By Don White.

Now that the question of Nanaimo city council remuneration is assigned to a special task force reporting back to Council in 2020, a clear understanding of council duties and responsibilities should be high on everyone’s agenda – task force, council members, and voters included.

While some of us may have this understanding, I have never spent much time thinking seriously about it. Others may be the same as I am. And not just voters. The current council, like councils in the past, appear as divided as I as to what their duties are. Or what they should be.

Councillor Thorpe, for one (and he’s not alone) frequently emphasizes the priority of routine housekeeping and infrastructure before other matters. Some like Councillor Bonner take a broader view including issues of health, homelessness, and reconciliation with First Nations.

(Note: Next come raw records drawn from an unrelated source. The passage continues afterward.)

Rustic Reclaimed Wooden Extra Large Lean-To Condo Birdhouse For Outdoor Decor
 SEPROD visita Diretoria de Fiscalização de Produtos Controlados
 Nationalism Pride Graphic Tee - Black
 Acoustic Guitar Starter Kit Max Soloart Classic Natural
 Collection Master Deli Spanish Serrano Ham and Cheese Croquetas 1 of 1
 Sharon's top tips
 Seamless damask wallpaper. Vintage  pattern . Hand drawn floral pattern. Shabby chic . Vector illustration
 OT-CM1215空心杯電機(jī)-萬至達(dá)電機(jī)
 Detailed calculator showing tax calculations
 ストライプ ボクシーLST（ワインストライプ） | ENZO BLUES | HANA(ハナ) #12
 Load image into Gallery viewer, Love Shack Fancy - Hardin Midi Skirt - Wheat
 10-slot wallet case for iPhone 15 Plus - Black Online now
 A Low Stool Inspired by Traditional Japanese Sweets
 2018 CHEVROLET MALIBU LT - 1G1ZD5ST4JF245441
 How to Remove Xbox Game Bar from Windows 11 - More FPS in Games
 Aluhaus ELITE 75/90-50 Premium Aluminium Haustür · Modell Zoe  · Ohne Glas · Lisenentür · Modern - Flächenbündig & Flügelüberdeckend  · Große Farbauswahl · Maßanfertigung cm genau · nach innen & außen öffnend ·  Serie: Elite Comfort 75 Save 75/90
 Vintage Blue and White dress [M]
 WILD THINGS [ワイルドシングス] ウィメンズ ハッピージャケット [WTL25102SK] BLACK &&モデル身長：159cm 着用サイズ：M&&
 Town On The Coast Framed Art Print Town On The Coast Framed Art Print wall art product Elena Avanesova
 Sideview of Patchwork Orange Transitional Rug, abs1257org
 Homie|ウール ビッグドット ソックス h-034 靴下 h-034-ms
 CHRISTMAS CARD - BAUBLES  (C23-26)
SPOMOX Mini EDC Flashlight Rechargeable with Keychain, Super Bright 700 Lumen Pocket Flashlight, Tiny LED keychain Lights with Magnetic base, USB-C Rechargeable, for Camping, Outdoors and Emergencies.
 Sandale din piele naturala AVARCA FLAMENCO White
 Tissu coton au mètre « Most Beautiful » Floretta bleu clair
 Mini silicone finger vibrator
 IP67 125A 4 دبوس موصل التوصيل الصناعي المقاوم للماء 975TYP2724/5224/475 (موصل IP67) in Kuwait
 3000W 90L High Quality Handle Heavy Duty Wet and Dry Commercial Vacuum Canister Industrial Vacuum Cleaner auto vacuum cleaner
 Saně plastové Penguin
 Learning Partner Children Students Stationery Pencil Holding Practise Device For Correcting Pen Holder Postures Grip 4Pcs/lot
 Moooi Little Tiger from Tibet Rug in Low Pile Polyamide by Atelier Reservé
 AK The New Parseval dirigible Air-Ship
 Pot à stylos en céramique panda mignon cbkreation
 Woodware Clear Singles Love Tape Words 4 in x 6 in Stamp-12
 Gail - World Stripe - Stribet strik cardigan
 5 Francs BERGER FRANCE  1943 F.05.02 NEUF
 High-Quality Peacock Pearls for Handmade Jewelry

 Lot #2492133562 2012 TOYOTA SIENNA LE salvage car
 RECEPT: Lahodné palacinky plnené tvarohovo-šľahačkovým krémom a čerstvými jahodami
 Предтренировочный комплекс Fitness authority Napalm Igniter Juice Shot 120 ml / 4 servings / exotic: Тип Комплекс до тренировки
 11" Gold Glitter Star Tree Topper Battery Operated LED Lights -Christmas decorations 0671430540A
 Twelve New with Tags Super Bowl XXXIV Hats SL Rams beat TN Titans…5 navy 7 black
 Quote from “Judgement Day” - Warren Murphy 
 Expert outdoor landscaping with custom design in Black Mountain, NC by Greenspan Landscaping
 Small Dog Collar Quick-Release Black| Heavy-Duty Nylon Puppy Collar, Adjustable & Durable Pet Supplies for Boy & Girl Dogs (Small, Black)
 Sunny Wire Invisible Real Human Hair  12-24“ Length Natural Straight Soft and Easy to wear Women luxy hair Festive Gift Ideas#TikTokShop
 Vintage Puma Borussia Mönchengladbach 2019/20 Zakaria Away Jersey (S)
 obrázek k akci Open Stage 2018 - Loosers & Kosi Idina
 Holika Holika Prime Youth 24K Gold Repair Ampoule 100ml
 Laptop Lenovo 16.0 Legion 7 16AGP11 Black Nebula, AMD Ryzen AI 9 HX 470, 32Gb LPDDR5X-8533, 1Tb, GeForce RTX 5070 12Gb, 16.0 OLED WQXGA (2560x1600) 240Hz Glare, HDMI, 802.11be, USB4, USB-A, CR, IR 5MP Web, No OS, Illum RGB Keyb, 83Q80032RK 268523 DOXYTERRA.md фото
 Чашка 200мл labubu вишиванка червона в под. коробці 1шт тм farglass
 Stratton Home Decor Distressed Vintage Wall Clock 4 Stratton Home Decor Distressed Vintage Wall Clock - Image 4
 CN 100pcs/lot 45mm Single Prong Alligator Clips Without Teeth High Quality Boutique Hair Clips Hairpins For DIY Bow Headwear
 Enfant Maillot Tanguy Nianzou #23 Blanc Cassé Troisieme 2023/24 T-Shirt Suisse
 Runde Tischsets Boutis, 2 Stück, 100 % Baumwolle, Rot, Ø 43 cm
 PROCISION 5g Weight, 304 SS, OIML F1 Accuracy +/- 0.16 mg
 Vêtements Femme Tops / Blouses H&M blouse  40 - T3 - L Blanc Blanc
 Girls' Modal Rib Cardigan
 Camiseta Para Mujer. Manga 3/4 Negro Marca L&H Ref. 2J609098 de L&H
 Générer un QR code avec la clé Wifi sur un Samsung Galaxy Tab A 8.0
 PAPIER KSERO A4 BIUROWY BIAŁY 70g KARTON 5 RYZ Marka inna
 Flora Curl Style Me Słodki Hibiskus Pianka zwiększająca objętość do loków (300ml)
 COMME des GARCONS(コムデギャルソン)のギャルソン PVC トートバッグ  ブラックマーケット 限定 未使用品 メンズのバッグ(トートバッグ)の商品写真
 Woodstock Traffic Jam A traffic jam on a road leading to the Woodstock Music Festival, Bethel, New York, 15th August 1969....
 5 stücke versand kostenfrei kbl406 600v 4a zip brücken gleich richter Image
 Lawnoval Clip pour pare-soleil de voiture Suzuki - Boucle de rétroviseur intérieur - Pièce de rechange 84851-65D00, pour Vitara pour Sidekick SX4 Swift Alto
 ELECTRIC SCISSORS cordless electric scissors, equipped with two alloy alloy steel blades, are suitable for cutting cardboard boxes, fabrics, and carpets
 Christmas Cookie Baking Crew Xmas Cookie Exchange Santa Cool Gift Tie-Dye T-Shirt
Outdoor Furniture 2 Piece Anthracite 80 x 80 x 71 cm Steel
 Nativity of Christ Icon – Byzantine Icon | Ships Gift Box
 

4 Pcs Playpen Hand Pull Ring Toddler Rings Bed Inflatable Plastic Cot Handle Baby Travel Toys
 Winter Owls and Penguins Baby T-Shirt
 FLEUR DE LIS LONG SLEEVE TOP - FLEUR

Since taxpayers foot the bill for remunerating council, it’s more than appropriate for all of us to spend some time thinking about council’s functioning and what we see to be their top priorities. When I ask myself that question, the answer that pops up is: Responsibilities relegated to Nanaimo Council but to no one else within our city.

In broad strokes, I think of three specific areas. Nanaimo City Council’s duty to ensure the wishes of the electorate are taken into account when setting municipal policy and action; their being charged with defining and developing a voter compatible vision for the city’s future; and their responsibility to voters for ensuring the city moves towards that end in a timely manner.

Has anyone sat through a Council meeting and not wondered about the hours dedicated to the tedious, endless processing of bureaucratic matters?

Since council is the only body mandated to deal with these overreaching responsibilities, these duties arguably amount to council’s top priorities. And a corollary suggests that secondary priorities, for example, those related to housekeeping and infrastructure, should not interfere with duties that come first. The vision of the city we are building must be paramount.

Which rings an alarm because of the amount of time council spends preparing for deliberating, and deciding routine housekeeping issues. Has anyone sat through a Council meeting and not wondered about the hours dedicated to the tedious, endless processing of bureaucratic matters like property variances, nuisance designations, and traffic routing?

One explanation for the time spent on secondary issues may be that it is required by the BC Community Charter. If so, that has implications for remuneration. If council must spend time on secondary priorities, they may need 3/4 or full time positions to have sufficient time to attend also to their first priority: developing and ensuring the achievement of our city’s vision.

On the other hand, if council’s extensive involvement in infrastructure matters is not required by the Charter, they may be sacrificing vision to managing or micro-managing. Managing policy and vision implementation is not their job.

It is not the role of council to do those jobs nor take up the slack, themselves – even if such contribution is well meant.

A city’s CAO is the individual with the necessary skill set hired to actualize our council’s goals. In Nanaimo, CAO Jake Rudolf has the responsibility for accomplishing this task by managing the resources, financial and staff, that council makes available. Consider him the city’s vision application project manager in chief.

If the CAO tells council that insufficient resources have been provided or exist to achieve the desired goal (whether the shortage is managers, staff, or finances), it is council’s responsibility to remedy the situation by choosing to authorize the hiring of additional staff/managers, make funds available, or revise the city’s vision and/or its timeline into one that is achievable.

It is not the role of council to do those jobs nor take up the slack, themselves – even if such contribution is well meant. Given the way our city’s managers and its finances were gutted under the previous administration, I confess to wondering if some instances of this are happening and are interfering with council’s ability to focus where they should be focussing.

So remuneration for council boils down first to a question about the amount of time and energy council needs to spend – weekly, monthly, annually – to develop a compelling, satisfying, and realizable vision for our city. And also to monitor continuing, successful movement of our community along a path towards that vision. In terms purely of first priorities, the current, full-time position of the mayor and half-time positions of councillors seem adequate for this.

Remuneration for council boils down first to a question about the amount of time and energy council needs to develop a compelling, satisfying, and realizable vision for our city.

However, if taxpayers and/or the Community Charter require council members take on more than just their first priority, greater remuneration may well be justified. If council is expected also to spend time on secondary matters, more hours may be needed. More hours spent should come with higher salaries, not merely increases tied to the cost of living.

However, voters need to be mindful of the conflicts. Unless time, salaries, and individual capabilities accommodate all duties, the demands of meeting secondary responsibilities may reduce council’s effectiveness in carrying out their first priority, guiding our city’s future. It should be of huge importance to everyone that this not happen.

When the Council Remuneration Task Force begins its deliberations, these are factors for all sides to keep in mind. The goal of the Task Force should not simply be to justify salaries and benefits, but, more importantly, to ensure our city gets the best outcomes for the monies spent. The same deliberations also apply to voters.

This is not a matter we can afford to ignore and/or leave up to others to decide. It is very much in our own interest. Ultimately, it is always voters and the public who pay the price.